TERRY GROSS, host:

For a lot of people, summer is a time of returning to familiar vacation spots. In his latest novel "That Old Cape Magic," award-winning novelist Richard Russo writes about one man's return to a beloved retreat. And Russo himself returns to some trusty subjects and targets.

Book critic Maureen Corrigan says that Russo's preoccupations may seem familiar but they never get stale. Here's her review.

MAUREEN CORRIGAN: Richard Russo's glistening new chambered nautilus of a novel is called "That Old Cape Magic," but it might just as easily have been dubbed "Two Weddings and a Funeral." That alternate title gives you an idea of its brazenly contrived plot structure. Part one opens on our middle-aged hero, a former screenwriter named Jack Griffin, who's driving to a wedding on Cape Cod. Nestled in the trunk of Griffin's car is an urn filled with his father's ashes. Griffin and his parents had always spent the summers of his childhood on the Cape, so Griffin has resolved that as long as he's going back for this wedding, he might as well bring the urn along and find a time to wade out into the briny deep and give dad the old heave-ho.

In part two of the novel, a year has passed and Griffin's life has come unmoored. It's once again summer and Griffin is driving alone, northward, up to Maine this time, for another wedding - his only daughter's. Two urns are now wedged into opposite sides of his car trunk. If, as a reader, you give yourself over to the delights of artifice - to Russo's tight variations on a few themes, to the cyclical returns to season and place, and to the revelations offered up by a slim cast of characters - you'll love, as I did, this pared-down Russo. "That Old Cape Magic," after all, is a novel of late middle age when instead of lighting out for the territory, characters stumble along well-trod paths. Griffin, who's given to wry rumination, puts it better.

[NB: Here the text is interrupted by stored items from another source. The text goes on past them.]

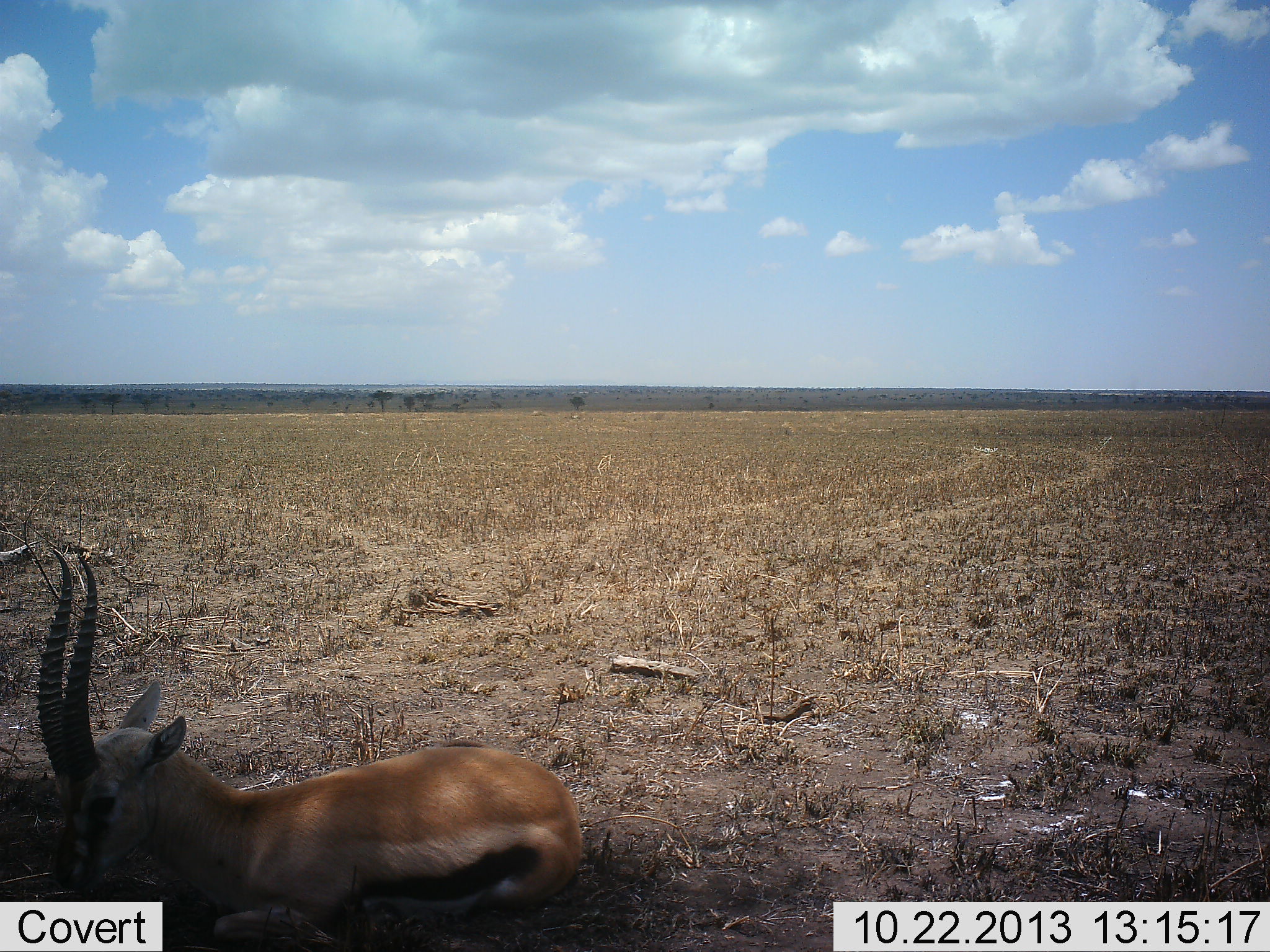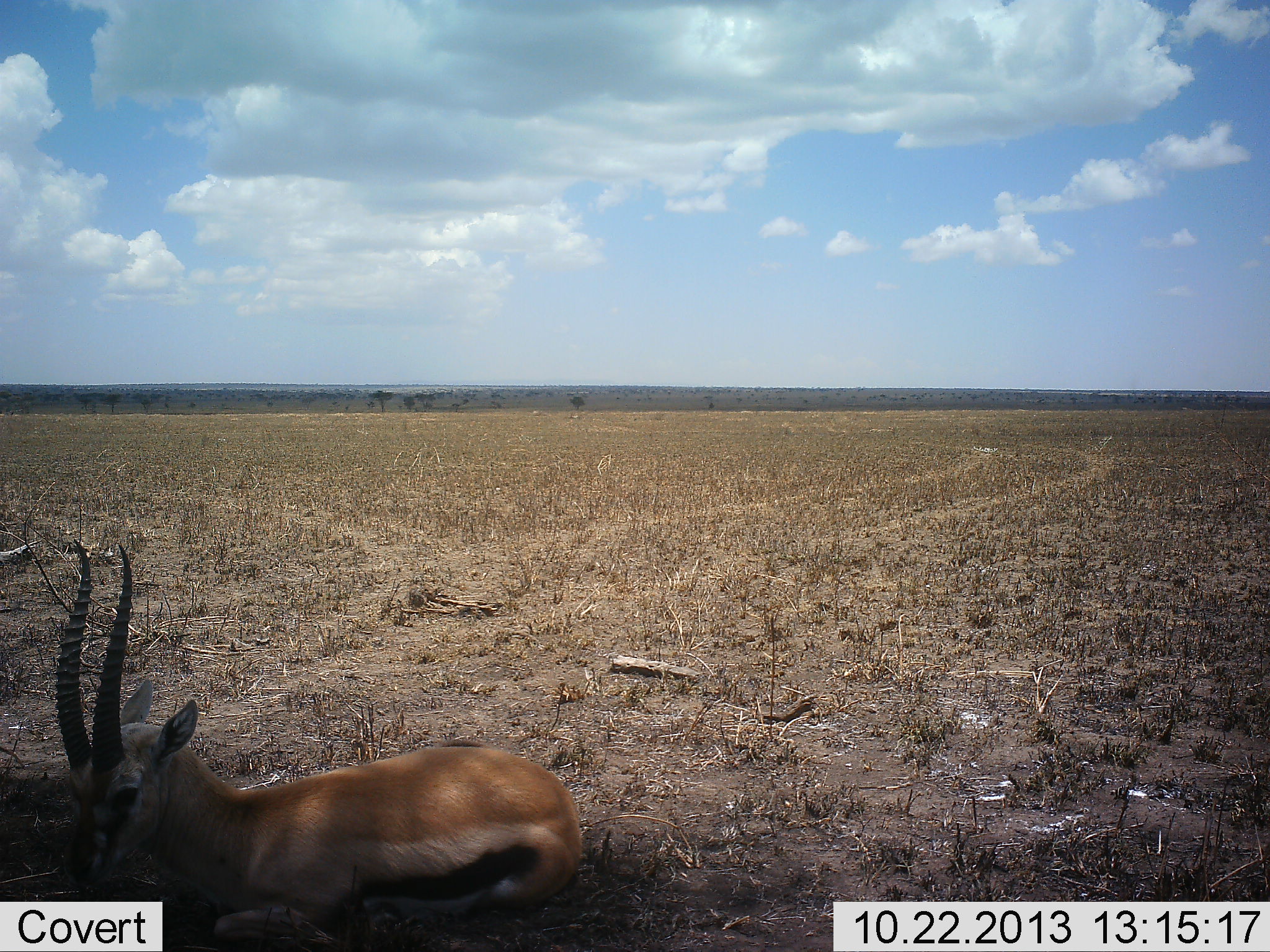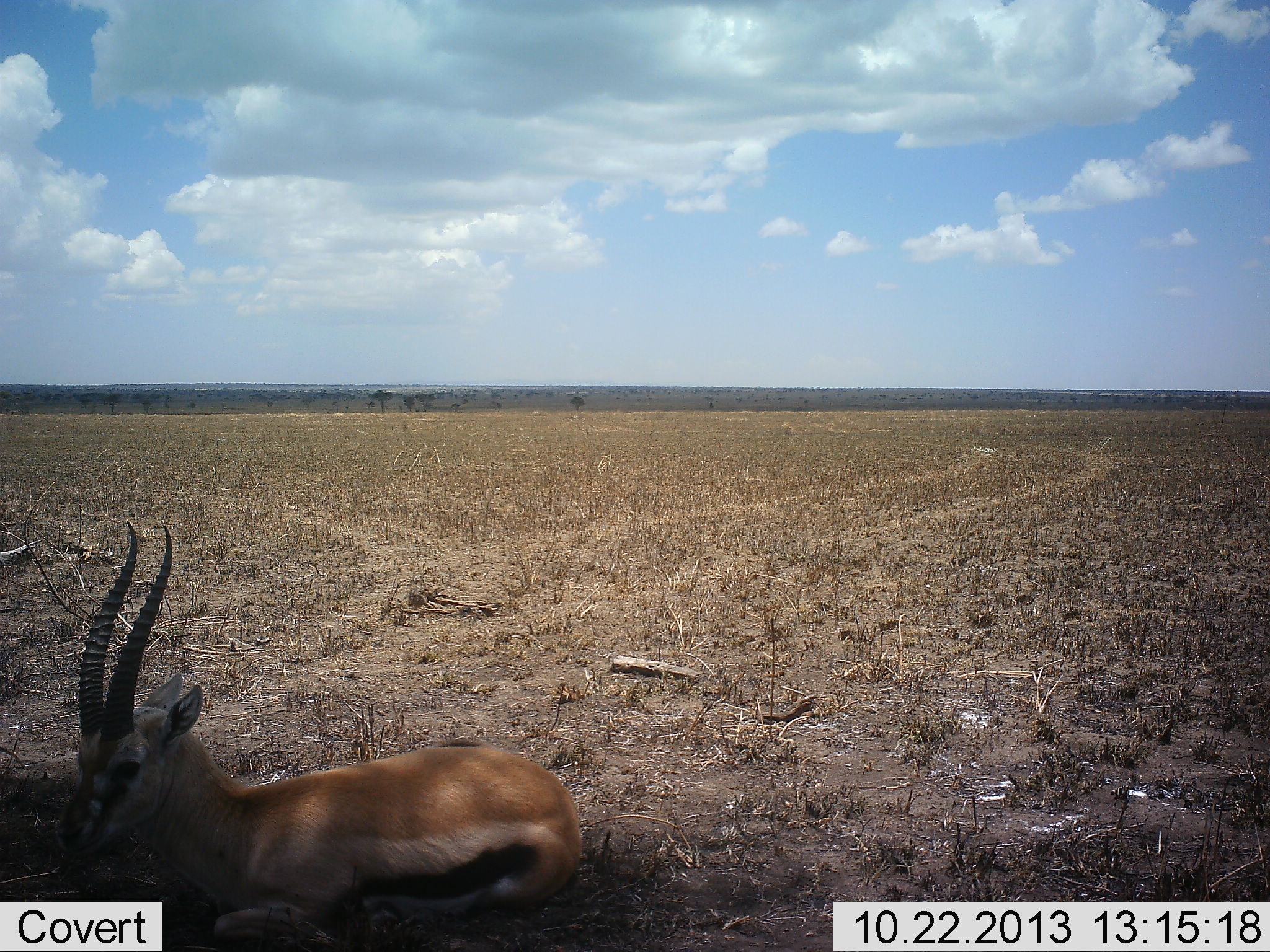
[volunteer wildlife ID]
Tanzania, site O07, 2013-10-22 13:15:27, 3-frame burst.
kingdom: Animalia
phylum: Chordata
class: Mammalia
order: Artiodactyla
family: Bovidae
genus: Eudorcas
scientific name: Eudorcas thomsonii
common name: thomson's gazelle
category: gazellethomsons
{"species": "gazellethomsons (thomson's gazelle) (Eudorcas thomsonii)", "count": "1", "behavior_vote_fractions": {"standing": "60%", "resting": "30%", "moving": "10%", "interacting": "0%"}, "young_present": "0%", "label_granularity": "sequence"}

He characterizes late middle age as a time of life when everything was predictable and yet somehow you fail to see any of it coming. One of the big things that Griffin fails to see coming is the shaking up of his marriage to Joy, his wife of some 30-odd years. Unlike Griffin who, as a typical Russo protagonist, is smart, wistful and depressed; Joy is that rarest of creatures, an intelligent person inclined toward contentment. She's happy with her family and her work. For Joy, Griffin marvels in dismay, settled wasn't the same as settling.

The other big thing that neither Griffin, nor, I think, Russo, could anticipate is how Griffin's parents, who are residing in those separate urns by the second half of the novel, just arrogantly stroll into this story and run away with it. Like a lot of angry people, they have a lot of energy and here they're like the ghosts in "Topper," they are constantly yakking away in Griffin's head. The fact that they were both academics - English professors, no less - means that irony is the default mode for all their pontifications. Readers familiar with Russo's wonderful 1997 novel, "Straight Man," will already know he's a whiz at academic satire and clearly, he has fun here, returning to the inexhaustible topic of academics behaving badly.

Griffin's parents were Ivy League grads who found jobs together at a large state university in the Midwest, where they were trapped by what they ironically dubbed the process of promotion and tether. To console themselves, they had numerous affairs and splurged on summer vacations at the Cape. And every summer, as they drove over the Sagamore Bridge onto the Cape with the young Griffin in the backseat, they would sing "That Old Black Magic," ironically of course, substituting Cape for Black. To lay his parents to rest, Griffin has to face how they've deeply and mostly destructively wormed their way into his adult life.

That's the gist of the story here, but because this is Richard Russo writing and not some sentimental hack, the epiphanies are droll and muted. Here's one of my favorites. Griffin is in a cocktail lounge on the Cape and he and a friendly middle-aged woman next to him are trying to decipher a sign above the bar that looks like it's written in Middle English. She insists it has to mean something and Griffin thinks to himself, how did you get to be this woman's age and still believe that everything meant something? She was obviously one of those people who just soldiered on, determined to believe whatever gave them comfort in the face of all contrary evidence. And maybe that wasn't so dumb.

The attraction of cynicism was that it so often put you in the right, as if being right led directly to happiness. Whatever Griffin is drinking at that bar, it's working for him. I'll have a double.

GROSS: Maureen Corrigan teaches literature at Georgetown University. She reviewed "That Old Cape Magic" by Richard Russo.